### Work to be completed:
Go through the data and copy each line that holds "Zealand".

### Dataset entries:
= = = = =
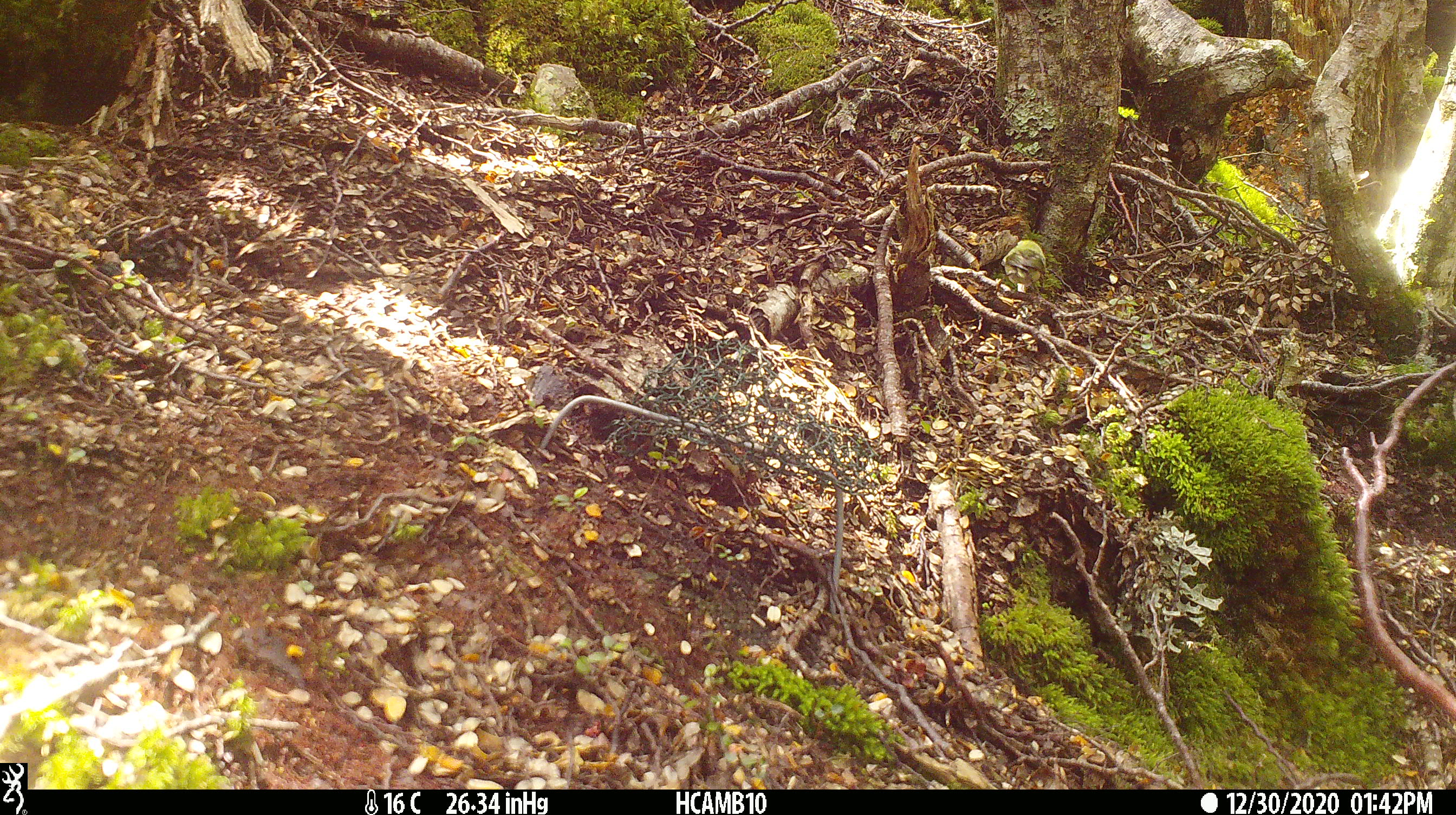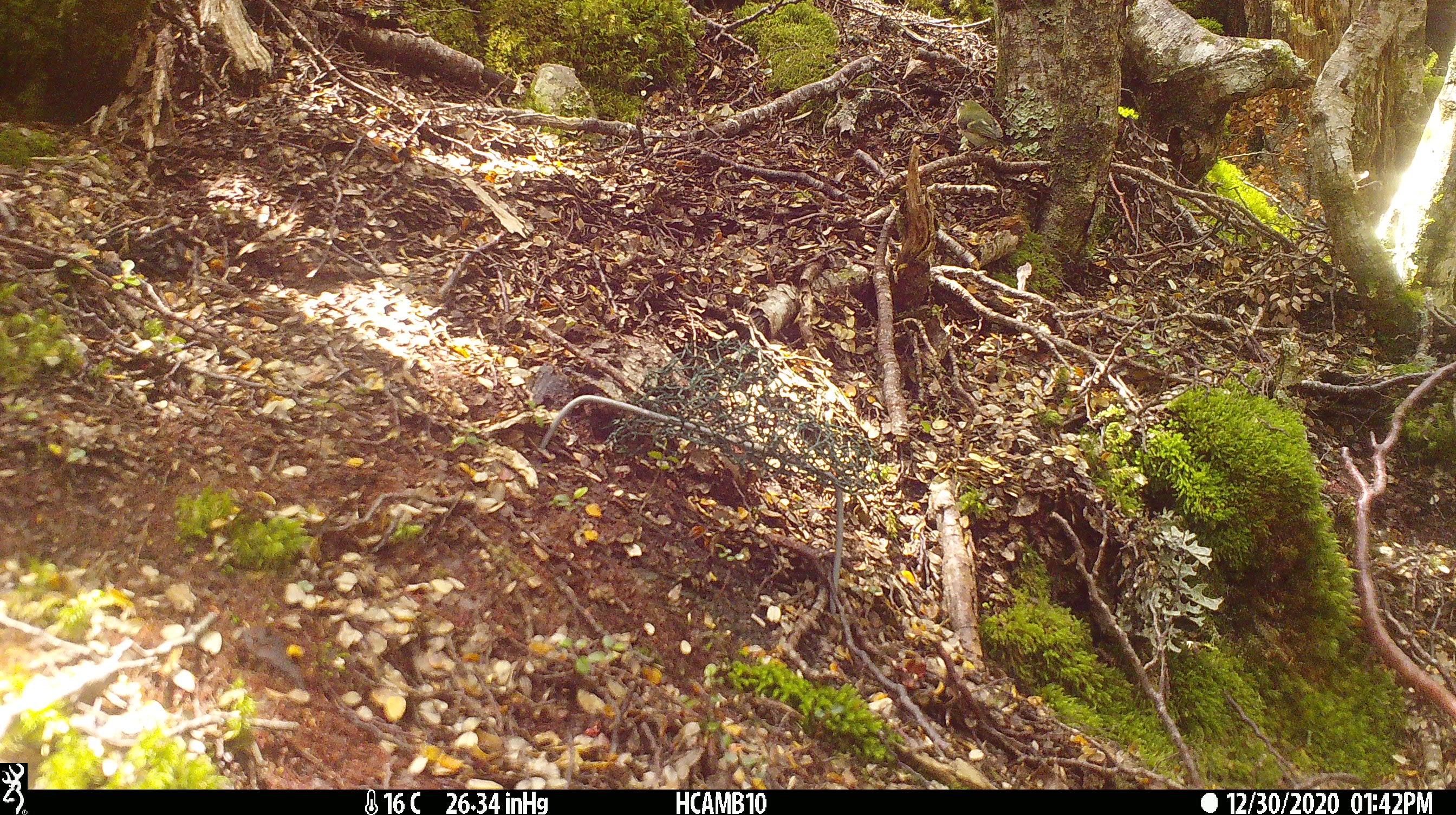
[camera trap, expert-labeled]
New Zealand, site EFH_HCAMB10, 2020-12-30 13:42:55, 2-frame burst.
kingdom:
= = = = =
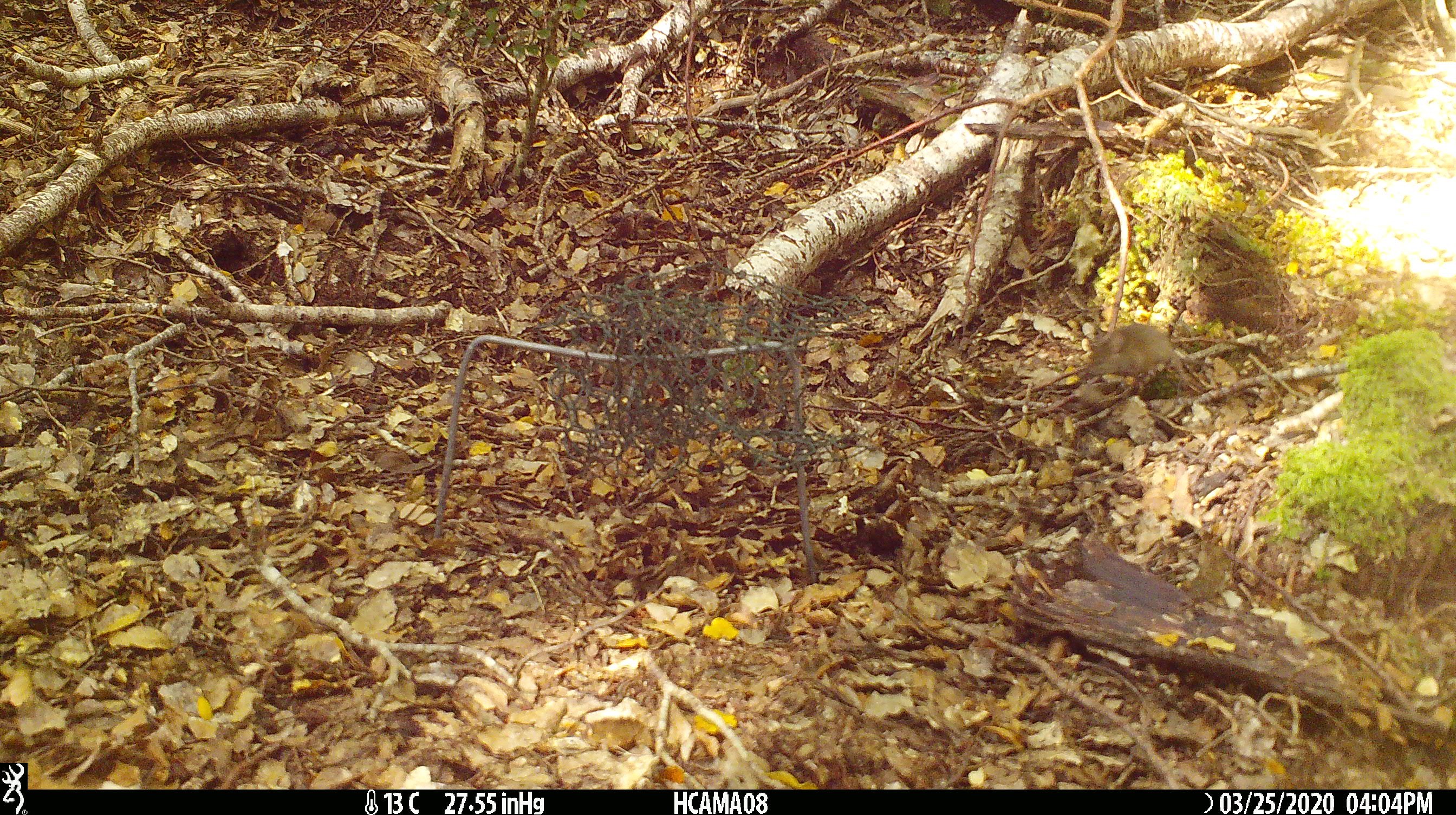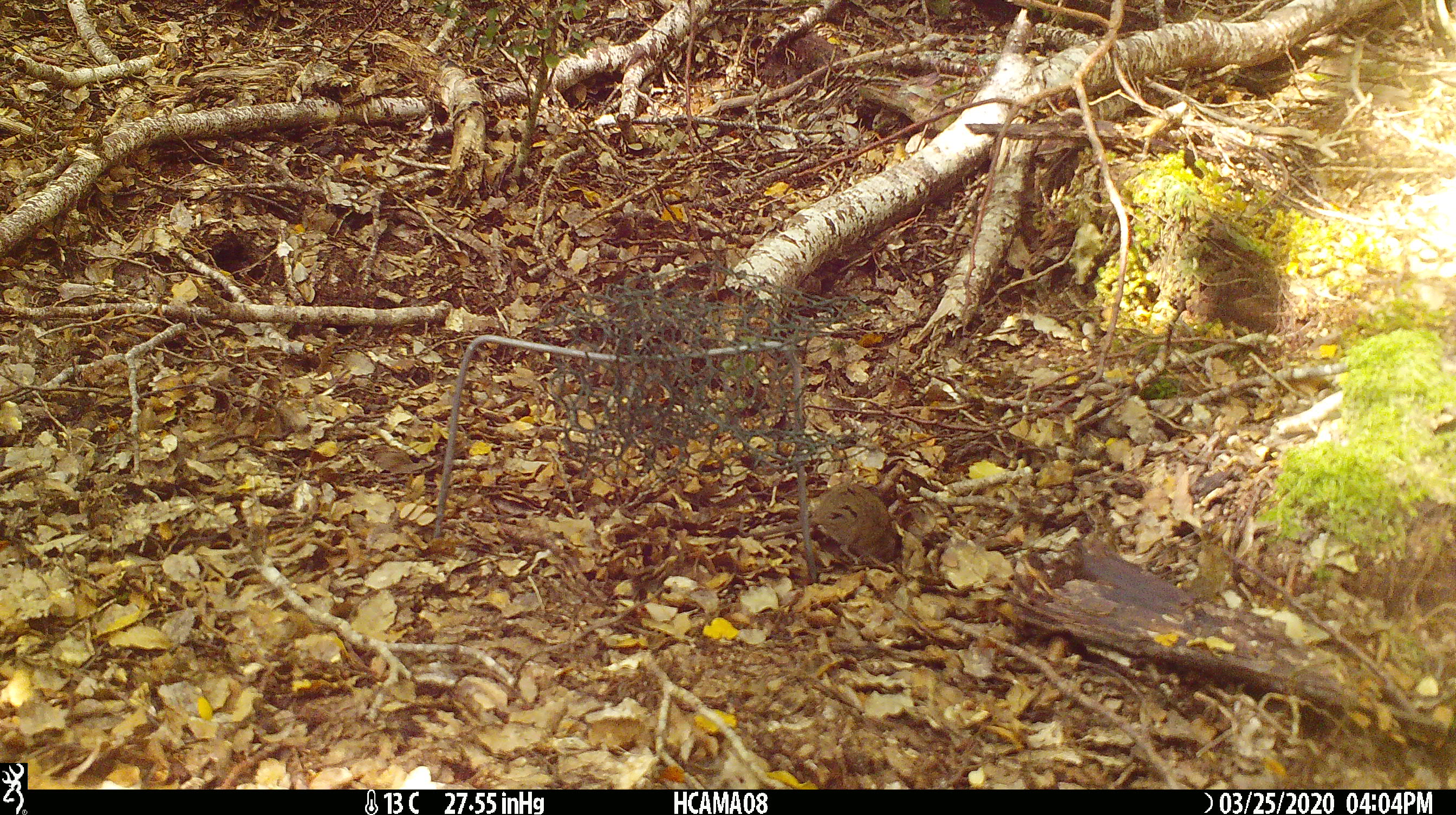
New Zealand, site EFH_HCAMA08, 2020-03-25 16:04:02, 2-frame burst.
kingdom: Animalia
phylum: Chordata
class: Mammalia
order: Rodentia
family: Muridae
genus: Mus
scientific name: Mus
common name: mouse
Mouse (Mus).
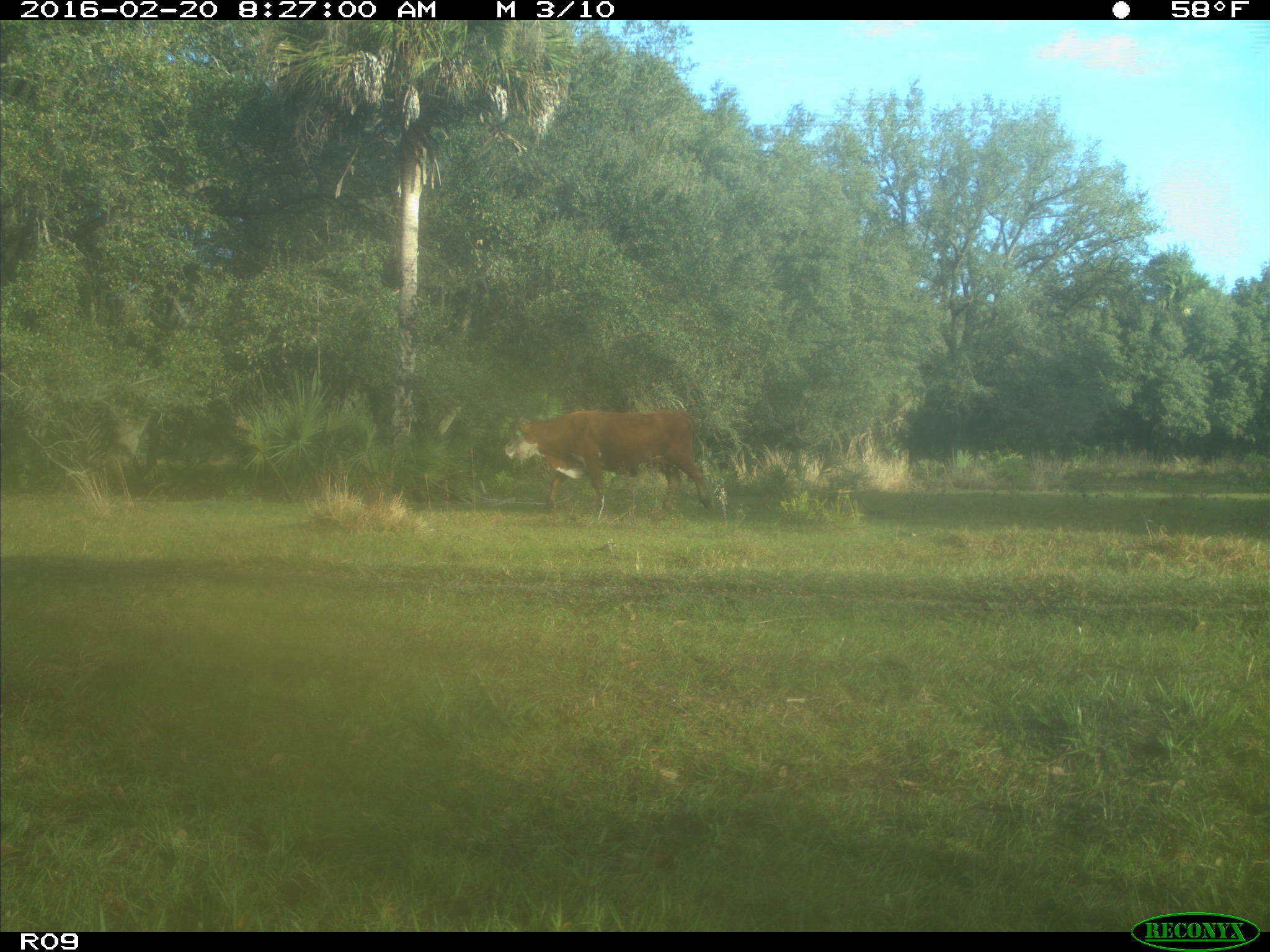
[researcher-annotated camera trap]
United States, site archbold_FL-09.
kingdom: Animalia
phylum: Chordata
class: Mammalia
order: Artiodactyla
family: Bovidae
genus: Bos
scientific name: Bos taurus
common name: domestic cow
= = = = =
### Output of the task:
New Zealand, site EFH_HCAMB10, 2020-12-30 13:42:55, 2-frame burst.
New Zealand, site EFH_HCAMA08, 2020-03-25 16:04:02, 2-frame burst.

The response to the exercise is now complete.